Thomas Edison House

From Wikipedia, the free encyclopedia

Thomas Edison House is a historic house located in the Butchertown neighborhood of Louisville, Kentucky. The house is a shotgun duplex built around 1850. Thomas Edison took up residence in the same neighborhood, possibly even at this location, a part of the time he lived in Louisville from 1866 to 1867. The house features a museum that honors Edison and his inventions.[1]

In 1866, at age 19, Thomas Edison, a skilled telegrapher, came to Louisville to work for Western Union, which at that time had an office on the corner of Main and Second Streets. In August 1866, Edison left briefly, intending to take a trip to Brazil but was turned back at New Orleans because the waterway was shut down. So, he returned to work in Louisville and found lodging in a shotgun duplex on East Washington Street in what is now Butchertown.

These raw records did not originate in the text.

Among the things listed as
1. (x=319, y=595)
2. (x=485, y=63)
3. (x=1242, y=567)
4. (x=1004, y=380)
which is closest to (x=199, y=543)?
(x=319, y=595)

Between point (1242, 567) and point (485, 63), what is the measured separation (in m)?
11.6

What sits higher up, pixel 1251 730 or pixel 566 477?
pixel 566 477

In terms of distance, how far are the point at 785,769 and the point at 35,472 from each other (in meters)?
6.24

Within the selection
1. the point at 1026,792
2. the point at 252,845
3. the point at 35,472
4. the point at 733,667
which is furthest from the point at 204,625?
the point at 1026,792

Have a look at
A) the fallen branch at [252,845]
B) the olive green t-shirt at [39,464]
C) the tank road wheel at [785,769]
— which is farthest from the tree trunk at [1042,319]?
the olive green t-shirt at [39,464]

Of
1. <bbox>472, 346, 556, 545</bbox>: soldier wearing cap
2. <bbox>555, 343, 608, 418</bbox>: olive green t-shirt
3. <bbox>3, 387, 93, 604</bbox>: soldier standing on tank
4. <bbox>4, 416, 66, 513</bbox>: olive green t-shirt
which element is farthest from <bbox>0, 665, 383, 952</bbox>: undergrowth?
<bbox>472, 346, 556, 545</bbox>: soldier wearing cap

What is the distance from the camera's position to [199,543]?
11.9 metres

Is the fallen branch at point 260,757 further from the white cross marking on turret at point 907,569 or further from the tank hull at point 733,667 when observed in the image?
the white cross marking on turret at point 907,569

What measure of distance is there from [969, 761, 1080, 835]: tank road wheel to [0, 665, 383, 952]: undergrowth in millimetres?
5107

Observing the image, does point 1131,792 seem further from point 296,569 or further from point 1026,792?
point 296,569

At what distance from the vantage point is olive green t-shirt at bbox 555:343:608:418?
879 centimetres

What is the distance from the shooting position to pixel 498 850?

In 1867, while working the night shift, Edison, already the experimenter, was working with a battery when he spilled sulfuric acid onto the floor and his boss' desk on the floor below. The next day, he was fired, and left town for good. Oddly enough, just sixteen years later, in 1883, one of Edison's new inventions, the incandescent light bulb, was demonstrated in the largest installation to date in Louisville at the Southern Exposition.

  1. ^ Jeff Campbell, Loretta Chilcoat, Susan Derby, Andrew Dean Nystrom (2004). Lonely Planet USA. Lonely PlanetTravel. ISBN 1741041929.